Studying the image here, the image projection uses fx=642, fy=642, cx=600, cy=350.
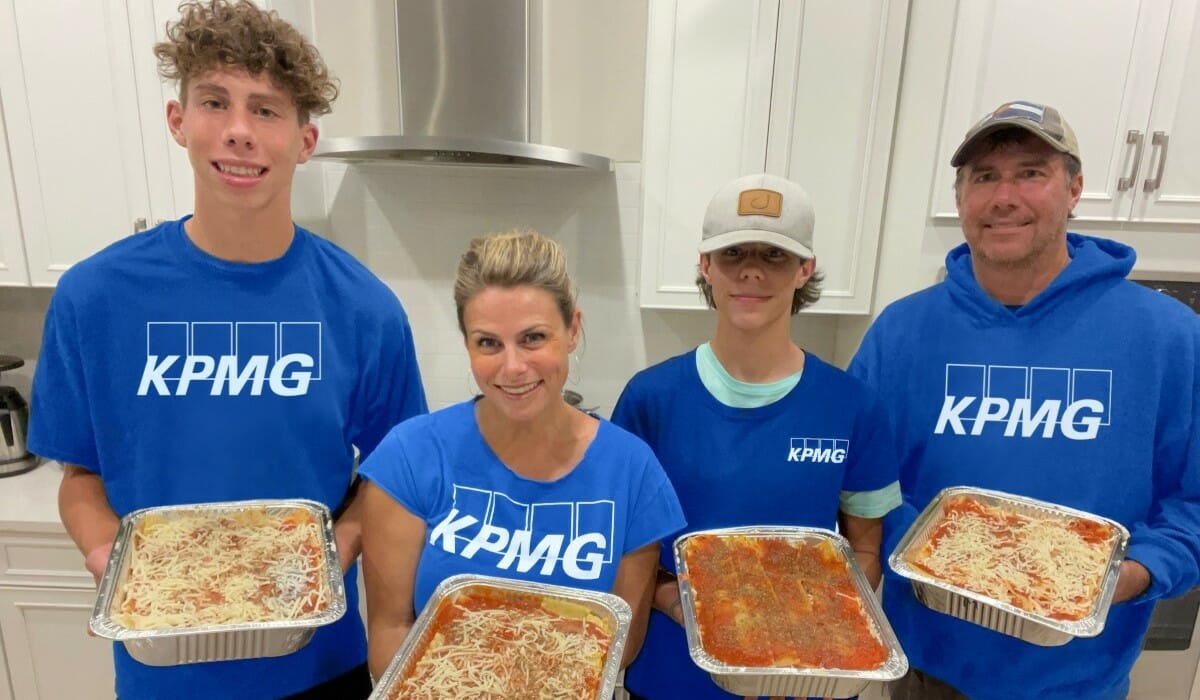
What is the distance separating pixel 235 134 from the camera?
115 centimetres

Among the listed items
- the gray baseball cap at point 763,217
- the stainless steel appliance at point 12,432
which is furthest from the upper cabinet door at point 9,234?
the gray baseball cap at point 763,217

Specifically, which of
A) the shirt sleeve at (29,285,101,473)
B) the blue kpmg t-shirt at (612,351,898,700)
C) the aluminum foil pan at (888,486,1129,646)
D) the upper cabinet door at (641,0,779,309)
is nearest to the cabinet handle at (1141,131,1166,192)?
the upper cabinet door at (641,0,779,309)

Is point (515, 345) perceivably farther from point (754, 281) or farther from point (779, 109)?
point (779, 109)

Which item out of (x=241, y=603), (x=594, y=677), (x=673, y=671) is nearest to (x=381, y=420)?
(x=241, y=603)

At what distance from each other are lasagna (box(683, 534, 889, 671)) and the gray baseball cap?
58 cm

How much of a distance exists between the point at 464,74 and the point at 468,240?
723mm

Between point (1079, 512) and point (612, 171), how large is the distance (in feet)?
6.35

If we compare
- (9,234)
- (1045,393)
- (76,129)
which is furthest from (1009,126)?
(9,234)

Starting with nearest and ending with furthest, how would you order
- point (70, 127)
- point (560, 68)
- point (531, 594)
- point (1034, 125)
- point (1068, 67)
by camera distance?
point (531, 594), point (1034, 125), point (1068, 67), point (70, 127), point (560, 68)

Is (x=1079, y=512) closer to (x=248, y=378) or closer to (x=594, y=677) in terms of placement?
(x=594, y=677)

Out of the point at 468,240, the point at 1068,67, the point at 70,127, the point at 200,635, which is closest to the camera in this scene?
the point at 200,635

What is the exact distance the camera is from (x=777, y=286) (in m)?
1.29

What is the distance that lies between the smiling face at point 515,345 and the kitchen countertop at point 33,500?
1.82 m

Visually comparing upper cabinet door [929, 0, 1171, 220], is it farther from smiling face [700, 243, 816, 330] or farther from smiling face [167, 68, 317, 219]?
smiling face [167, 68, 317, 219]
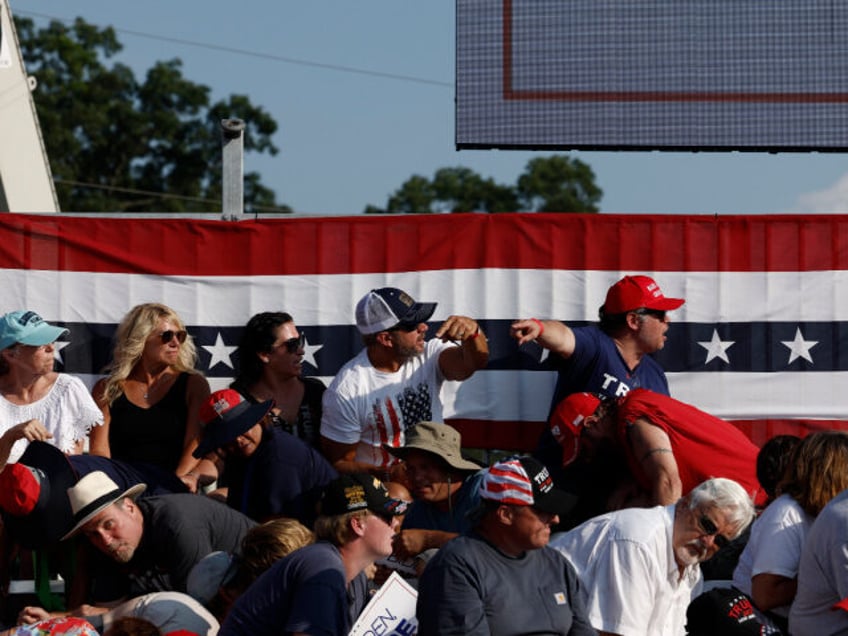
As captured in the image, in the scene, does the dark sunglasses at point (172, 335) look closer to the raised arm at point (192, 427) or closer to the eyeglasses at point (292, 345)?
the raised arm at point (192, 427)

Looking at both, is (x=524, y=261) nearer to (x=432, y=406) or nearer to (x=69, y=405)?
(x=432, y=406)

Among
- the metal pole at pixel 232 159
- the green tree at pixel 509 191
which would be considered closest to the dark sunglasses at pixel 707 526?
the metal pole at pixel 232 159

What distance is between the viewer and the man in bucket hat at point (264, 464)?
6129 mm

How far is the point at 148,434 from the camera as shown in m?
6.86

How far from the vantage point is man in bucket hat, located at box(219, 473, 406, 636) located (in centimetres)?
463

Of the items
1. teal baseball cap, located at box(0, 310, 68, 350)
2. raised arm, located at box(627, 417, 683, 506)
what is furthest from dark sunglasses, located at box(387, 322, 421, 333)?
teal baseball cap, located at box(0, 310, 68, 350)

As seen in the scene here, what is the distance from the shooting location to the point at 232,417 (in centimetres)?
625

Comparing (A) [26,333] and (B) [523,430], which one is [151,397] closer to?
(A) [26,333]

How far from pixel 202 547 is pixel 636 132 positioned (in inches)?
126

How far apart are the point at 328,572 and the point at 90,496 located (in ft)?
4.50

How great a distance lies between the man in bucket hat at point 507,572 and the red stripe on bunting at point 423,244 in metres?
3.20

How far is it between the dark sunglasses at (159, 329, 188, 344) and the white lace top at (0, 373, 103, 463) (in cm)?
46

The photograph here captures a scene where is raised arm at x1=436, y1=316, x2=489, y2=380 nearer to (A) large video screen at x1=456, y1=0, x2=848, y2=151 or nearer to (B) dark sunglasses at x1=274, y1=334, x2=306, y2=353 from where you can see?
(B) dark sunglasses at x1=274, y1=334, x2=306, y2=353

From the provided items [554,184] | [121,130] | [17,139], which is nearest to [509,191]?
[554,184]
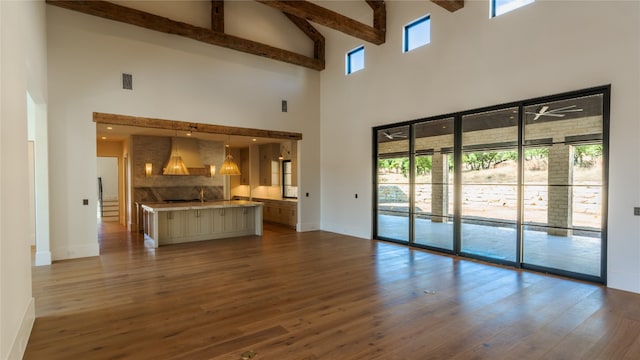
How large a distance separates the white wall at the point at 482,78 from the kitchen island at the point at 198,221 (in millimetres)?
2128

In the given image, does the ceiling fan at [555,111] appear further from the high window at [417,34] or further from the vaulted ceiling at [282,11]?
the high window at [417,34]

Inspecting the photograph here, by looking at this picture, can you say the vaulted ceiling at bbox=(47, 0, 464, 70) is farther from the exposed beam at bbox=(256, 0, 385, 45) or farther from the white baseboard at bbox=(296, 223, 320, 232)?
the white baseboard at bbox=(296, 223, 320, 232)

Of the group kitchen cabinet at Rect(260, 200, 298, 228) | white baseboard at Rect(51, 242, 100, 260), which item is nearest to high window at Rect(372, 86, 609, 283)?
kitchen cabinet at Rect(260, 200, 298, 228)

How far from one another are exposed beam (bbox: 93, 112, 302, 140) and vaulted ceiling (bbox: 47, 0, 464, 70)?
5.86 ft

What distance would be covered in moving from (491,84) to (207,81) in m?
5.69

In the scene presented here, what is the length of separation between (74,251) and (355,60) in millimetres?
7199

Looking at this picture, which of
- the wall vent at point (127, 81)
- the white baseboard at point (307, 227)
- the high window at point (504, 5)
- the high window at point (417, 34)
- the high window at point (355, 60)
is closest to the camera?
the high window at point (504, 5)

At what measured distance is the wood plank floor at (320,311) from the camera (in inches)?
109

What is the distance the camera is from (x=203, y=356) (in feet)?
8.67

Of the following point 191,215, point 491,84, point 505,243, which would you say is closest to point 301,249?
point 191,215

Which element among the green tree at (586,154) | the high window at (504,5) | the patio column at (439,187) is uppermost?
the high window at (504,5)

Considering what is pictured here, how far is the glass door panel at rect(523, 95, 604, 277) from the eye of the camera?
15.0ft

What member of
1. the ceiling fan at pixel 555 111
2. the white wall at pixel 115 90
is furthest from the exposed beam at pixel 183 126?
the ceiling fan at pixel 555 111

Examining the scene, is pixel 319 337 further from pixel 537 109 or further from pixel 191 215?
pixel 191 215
┄┄┄┄┄┄┄┄┄┄┄┄┄┄┄┄┄┄┄┄
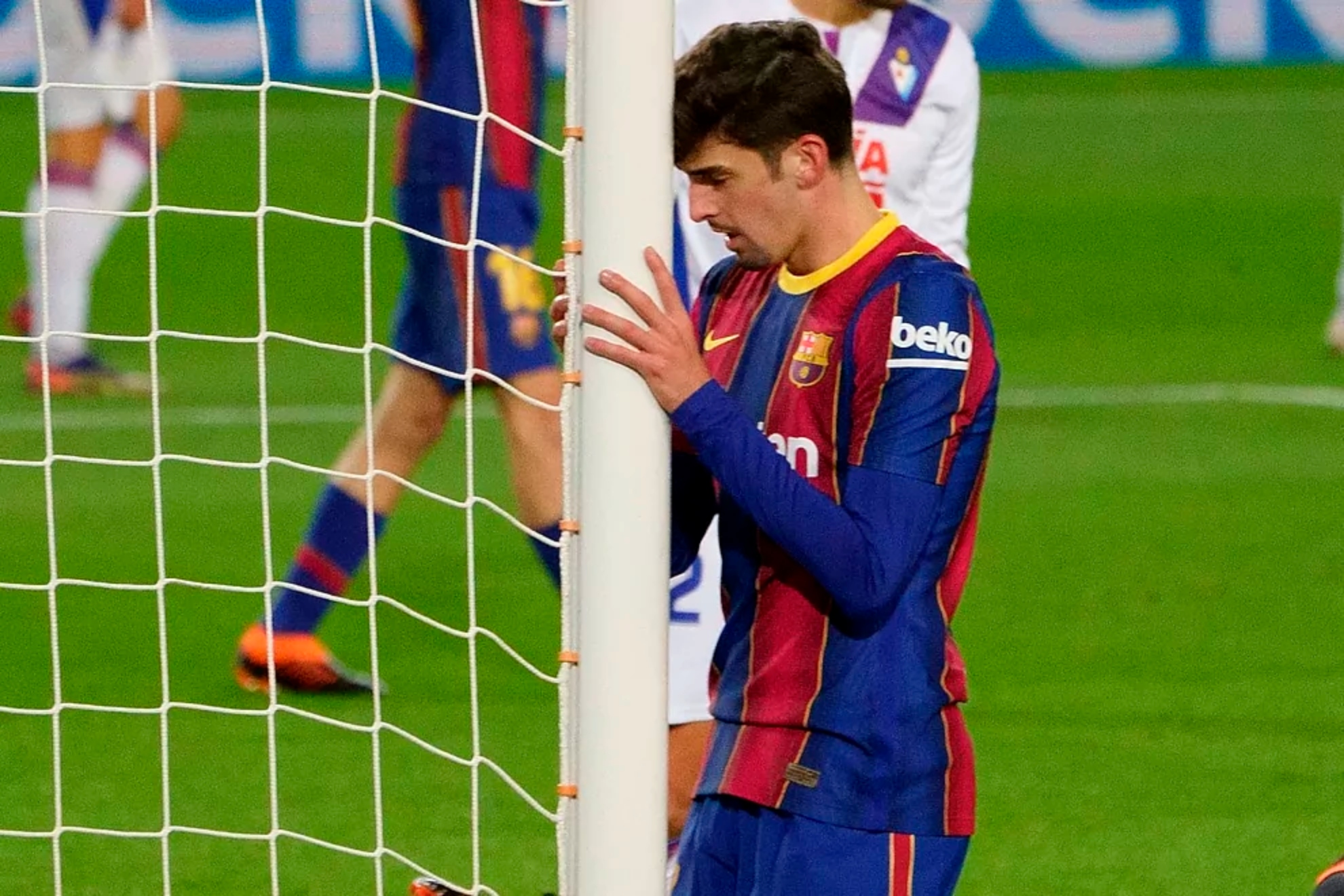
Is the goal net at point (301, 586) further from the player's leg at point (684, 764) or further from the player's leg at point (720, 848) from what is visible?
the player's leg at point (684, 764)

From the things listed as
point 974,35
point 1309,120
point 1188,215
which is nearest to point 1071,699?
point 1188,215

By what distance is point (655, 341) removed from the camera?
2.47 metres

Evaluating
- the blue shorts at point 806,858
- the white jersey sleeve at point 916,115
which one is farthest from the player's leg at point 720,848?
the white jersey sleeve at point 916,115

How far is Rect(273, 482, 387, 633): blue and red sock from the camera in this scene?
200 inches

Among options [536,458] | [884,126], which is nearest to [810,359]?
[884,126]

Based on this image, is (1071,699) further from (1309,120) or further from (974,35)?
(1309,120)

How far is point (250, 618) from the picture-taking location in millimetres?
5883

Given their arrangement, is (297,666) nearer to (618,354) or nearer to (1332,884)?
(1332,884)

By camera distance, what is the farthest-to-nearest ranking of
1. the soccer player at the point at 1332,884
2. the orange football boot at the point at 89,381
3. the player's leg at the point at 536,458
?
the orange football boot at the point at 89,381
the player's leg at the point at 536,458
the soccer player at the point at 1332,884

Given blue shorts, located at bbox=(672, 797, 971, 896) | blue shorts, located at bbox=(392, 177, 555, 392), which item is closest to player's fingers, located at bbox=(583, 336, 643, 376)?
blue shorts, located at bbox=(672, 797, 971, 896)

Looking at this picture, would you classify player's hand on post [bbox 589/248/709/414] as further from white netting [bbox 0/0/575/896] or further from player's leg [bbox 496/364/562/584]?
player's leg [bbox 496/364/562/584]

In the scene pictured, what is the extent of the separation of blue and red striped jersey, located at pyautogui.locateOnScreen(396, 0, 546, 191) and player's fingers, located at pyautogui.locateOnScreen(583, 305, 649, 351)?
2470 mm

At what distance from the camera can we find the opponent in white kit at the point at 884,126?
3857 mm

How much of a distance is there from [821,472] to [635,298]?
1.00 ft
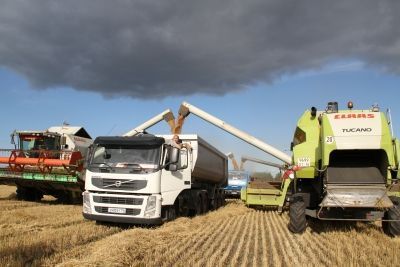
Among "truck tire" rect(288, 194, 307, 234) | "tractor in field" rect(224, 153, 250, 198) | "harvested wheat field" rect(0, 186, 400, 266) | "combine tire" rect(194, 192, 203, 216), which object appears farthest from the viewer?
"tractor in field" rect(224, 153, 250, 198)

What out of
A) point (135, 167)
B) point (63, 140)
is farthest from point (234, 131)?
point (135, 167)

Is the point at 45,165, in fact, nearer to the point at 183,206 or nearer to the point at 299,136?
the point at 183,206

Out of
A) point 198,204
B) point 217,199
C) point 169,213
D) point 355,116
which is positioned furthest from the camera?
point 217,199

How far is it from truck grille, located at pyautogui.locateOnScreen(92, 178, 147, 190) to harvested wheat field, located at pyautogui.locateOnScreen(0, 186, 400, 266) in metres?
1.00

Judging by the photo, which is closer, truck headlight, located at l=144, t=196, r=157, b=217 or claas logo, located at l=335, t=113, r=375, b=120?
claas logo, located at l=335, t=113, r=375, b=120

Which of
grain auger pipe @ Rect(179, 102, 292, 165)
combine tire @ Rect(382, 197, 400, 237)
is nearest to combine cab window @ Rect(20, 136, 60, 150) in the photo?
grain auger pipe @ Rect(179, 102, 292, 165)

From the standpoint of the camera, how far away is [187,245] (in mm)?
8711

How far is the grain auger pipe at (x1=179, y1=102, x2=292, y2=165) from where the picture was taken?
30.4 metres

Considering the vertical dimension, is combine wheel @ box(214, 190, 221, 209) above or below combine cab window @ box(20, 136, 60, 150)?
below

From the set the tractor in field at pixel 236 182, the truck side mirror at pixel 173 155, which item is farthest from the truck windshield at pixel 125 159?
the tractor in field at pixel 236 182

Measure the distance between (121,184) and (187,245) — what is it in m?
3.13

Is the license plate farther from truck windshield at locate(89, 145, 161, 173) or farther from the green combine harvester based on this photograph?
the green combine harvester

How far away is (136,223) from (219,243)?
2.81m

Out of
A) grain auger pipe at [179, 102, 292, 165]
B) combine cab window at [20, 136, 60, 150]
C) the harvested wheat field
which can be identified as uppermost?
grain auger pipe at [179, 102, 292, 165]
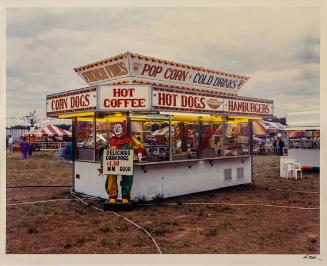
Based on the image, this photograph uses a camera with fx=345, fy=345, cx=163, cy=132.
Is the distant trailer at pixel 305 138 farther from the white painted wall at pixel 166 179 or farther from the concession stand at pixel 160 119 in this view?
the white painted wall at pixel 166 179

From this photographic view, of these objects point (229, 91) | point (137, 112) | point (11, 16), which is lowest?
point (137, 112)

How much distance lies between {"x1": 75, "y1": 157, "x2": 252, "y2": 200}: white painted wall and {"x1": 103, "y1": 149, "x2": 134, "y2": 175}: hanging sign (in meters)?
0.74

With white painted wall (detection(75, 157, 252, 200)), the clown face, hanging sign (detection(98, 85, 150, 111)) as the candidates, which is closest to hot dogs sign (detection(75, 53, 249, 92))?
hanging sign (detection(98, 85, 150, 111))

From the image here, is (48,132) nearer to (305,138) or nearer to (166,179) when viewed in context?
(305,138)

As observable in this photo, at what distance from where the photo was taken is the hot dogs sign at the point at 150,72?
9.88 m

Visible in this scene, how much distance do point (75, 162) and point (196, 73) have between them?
┄┄┄┄┄┄┄┄┄┄┄┄┄┄┄┄┄┄┄┄
### Problem to solve
Copy the lines of the material again word for word, starting at the line containing "As observable in" and ending at the line containing "Visible in this".

### Output for this exercise
As observable in this photo, at what distance from where the photo was taken is the hot dogs sign at the point at 150,72?
9.88 m

Visible in this scene, how much distance do point (75, 162) and point (196, 73) have between them?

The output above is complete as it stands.